Earlier this week the Queensland Court of Appeal dismissed an application for leave to appeal a decision of the District Court in relation to proceedings brought by the Bank of Queensland against two directors who made a personal guarantee of a $500,000 loan to their company (which is now in liquidation).

Whilst this particular case provides no extraordinary legal implications or principles, it serves as a reminder that directors of companies need to be cautious and diligent to avoid being held personally liable for a company’s debts.

It is a fundamental principle of company law that the identity and existence of a company is separate to that of its shareholders and controllers. The principle provides a shield or veil of protection for directors in their day to day operation of a company. However, there are circumstances where this ‘separate entity’ principle will not apply.

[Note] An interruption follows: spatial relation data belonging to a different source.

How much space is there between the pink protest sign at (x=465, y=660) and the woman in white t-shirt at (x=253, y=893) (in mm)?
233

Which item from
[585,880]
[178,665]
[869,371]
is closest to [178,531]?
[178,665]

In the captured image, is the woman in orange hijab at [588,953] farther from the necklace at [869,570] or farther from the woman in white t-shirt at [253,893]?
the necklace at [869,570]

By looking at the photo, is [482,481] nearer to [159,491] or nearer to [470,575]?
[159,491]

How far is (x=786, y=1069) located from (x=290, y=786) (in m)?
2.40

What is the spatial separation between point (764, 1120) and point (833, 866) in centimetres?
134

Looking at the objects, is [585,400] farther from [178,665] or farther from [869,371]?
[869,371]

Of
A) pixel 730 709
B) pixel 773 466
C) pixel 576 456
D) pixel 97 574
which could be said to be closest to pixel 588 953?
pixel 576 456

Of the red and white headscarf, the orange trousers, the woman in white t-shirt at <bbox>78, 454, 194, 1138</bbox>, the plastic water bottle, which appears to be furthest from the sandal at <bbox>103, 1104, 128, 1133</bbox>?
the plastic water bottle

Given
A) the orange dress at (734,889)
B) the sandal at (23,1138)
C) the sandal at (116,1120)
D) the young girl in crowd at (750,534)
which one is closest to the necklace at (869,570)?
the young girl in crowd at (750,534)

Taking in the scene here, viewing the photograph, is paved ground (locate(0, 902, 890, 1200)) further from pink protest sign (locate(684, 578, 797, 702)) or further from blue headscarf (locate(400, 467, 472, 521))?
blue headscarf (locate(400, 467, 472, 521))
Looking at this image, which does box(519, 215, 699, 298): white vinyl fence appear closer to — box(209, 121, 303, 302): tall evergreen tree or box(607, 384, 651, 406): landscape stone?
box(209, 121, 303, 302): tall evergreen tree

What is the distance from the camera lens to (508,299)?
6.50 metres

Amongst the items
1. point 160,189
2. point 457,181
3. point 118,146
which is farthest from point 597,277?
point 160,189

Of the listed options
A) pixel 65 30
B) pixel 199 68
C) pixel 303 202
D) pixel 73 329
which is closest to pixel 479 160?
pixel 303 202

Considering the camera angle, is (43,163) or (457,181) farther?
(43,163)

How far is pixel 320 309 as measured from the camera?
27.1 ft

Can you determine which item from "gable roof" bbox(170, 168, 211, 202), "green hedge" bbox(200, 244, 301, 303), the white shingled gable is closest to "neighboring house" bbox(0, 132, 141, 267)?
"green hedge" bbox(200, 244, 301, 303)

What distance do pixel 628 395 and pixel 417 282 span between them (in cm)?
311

Possibly the most common way that directors will become accountable for a company’s liability is when the director has made a personal guarantee in respect of the company’s obligations. The law is only able to protect the directors of a company so far as they seek to protect themselves.

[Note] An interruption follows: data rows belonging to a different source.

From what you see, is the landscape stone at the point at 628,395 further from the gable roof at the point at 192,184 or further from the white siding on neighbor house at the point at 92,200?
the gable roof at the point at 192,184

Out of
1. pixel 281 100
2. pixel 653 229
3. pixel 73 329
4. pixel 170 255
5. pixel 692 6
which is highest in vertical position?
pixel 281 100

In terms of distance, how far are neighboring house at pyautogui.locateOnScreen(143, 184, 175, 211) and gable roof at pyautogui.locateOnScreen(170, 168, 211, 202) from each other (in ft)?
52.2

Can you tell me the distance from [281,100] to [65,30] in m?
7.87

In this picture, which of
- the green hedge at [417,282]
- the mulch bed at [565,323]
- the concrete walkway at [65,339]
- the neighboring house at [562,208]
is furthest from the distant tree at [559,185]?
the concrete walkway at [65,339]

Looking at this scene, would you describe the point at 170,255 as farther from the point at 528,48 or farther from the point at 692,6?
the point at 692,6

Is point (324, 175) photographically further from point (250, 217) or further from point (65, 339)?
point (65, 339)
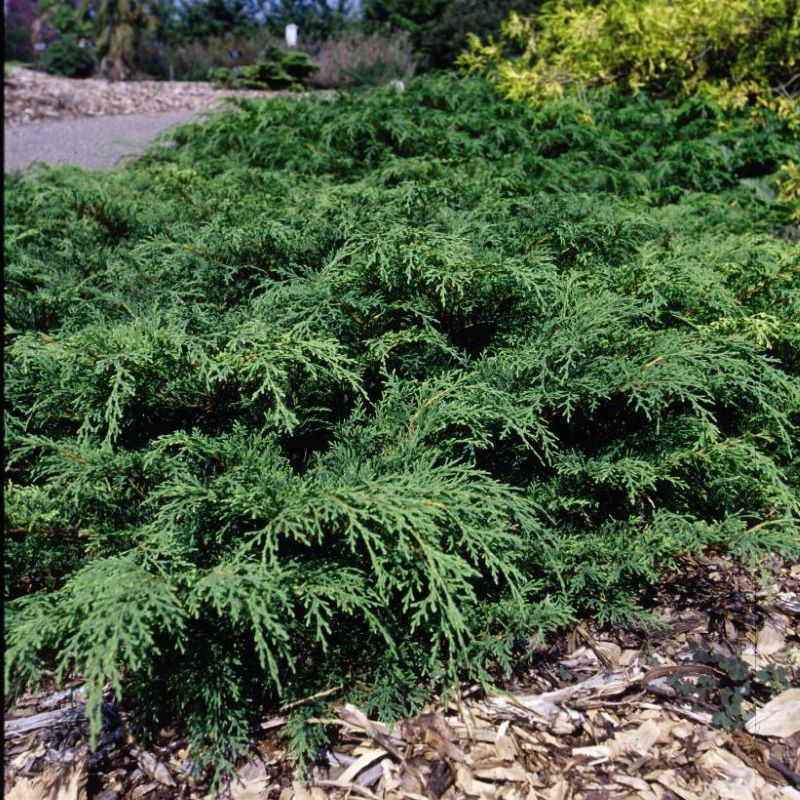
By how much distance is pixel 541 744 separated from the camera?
75.2 inches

A director’s guarantee is a serious undertaking which allows a lender to hold the director personally liable to pay any debts if the company is unable to meet its obligations. It is not uncommon for a lender to require a director to guarantee a loan and with a company that has minimal assets, the giving of a guarantee can be a serious decision and it will place a significant financial risk on the individual.

The case highlights the common situation directors might find themselves in on the back side of what seemed to be a bright future. These kinds of cases highlight the value of seeking advice before entering into transactions which will bind the company, and more importantly those that bind the individual.